» **Records to use**:
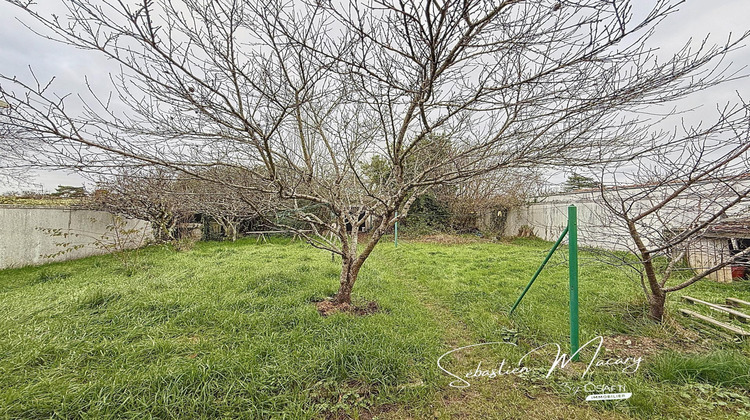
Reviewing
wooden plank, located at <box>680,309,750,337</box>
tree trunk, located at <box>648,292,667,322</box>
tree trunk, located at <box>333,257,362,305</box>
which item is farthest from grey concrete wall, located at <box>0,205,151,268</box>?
wooden plank, located at <box>680,309,750,337</box>

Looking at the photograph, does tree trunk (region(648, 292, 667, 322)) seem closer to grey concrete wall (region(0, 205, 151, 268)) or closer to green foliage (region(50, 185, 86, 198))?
grey concrete wall (region(0, 205, 151, 268))

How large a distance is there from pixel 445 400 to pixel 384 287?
243cm

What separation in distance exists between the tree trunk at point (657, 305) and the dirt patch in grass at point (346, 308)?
2794mm

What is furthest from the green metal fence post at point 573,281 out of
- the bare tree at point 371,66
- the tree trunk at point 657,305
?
the tree trunk at point 657,305

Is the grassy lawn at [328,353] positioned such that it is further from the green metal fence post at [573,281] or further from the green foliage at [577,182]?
the green foliage at [577,182]

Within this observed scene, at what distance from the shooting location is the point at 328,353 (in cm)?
232

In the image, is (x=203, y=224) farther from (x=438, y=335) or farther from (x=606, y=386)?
(x=606, y=386)

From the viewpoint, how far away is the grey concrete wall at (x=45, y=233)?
5734 millimetres

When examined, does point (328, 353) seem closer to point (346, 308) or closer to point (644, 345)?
point (346, 308)

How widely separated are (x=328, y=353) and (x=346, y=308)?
104 cm

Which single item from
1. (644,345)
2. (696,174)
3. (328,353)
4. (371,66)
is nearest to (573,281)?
(644,345)

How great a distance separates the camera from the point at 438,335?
9.42ft

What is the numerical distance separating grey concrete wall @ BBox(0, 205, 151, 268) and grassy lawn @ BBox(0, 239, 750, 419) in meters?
2.38

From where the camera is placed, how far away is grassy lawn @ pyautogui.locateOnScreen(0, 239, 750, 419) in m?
1.83
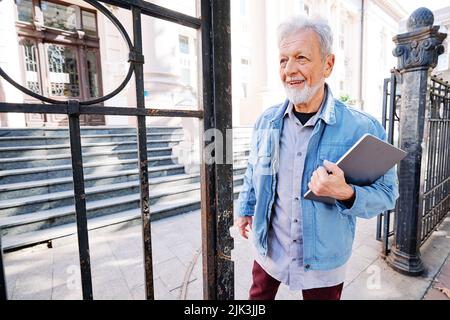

» **Exercise directions**: Gather every line from the data above that contains the word "item".

» **Answer in full**:
which item is farthest from grey concrete wall, located at <box>0,205,151,268</box>?
Which single item from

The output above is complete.